■ **MATERIAL SUPPLIED**:
⟨
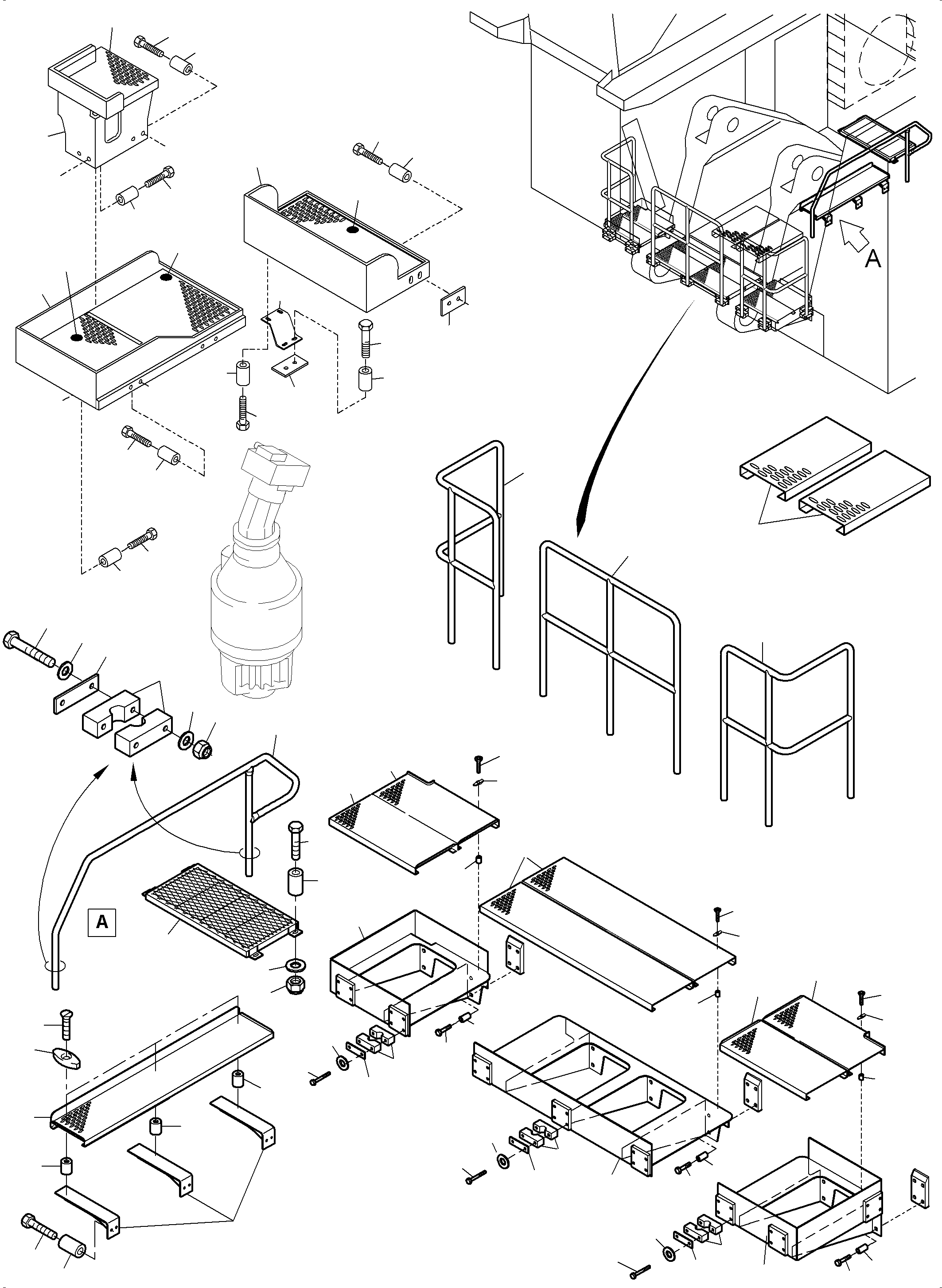 A

A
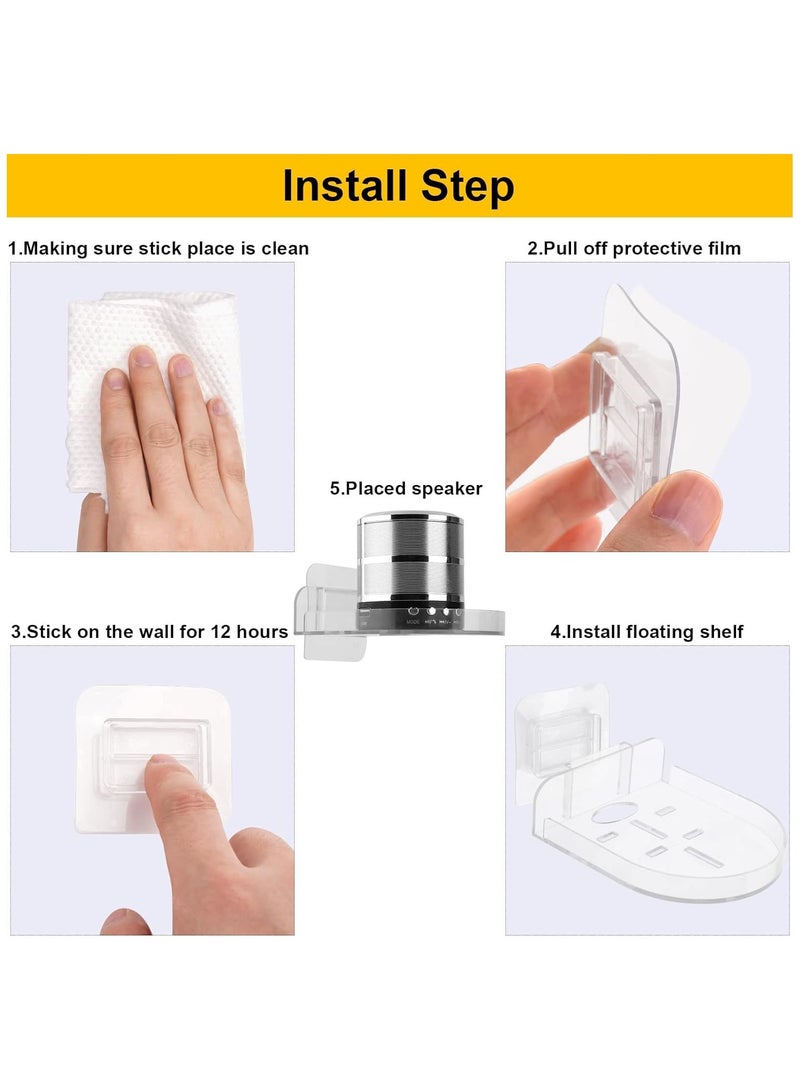 Install Step

1.Making sure stick place is clean

2.Pull off protective film

5.Placed speaker

MODE

3.Stick on the wall for 12 hours

4.Install floating shelf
⟩
■ **PROBLEM DETAILS**: Reproduce the material word for word, but without its images.

■ **EXERCISE SOLUTION**:
 A

A
 Install Step

1.Making sure stick place is clean

2.Pull off protective film

5.Placed speaker

MODE

3.Stick on the wall for 12 hours

4.Install floating shelf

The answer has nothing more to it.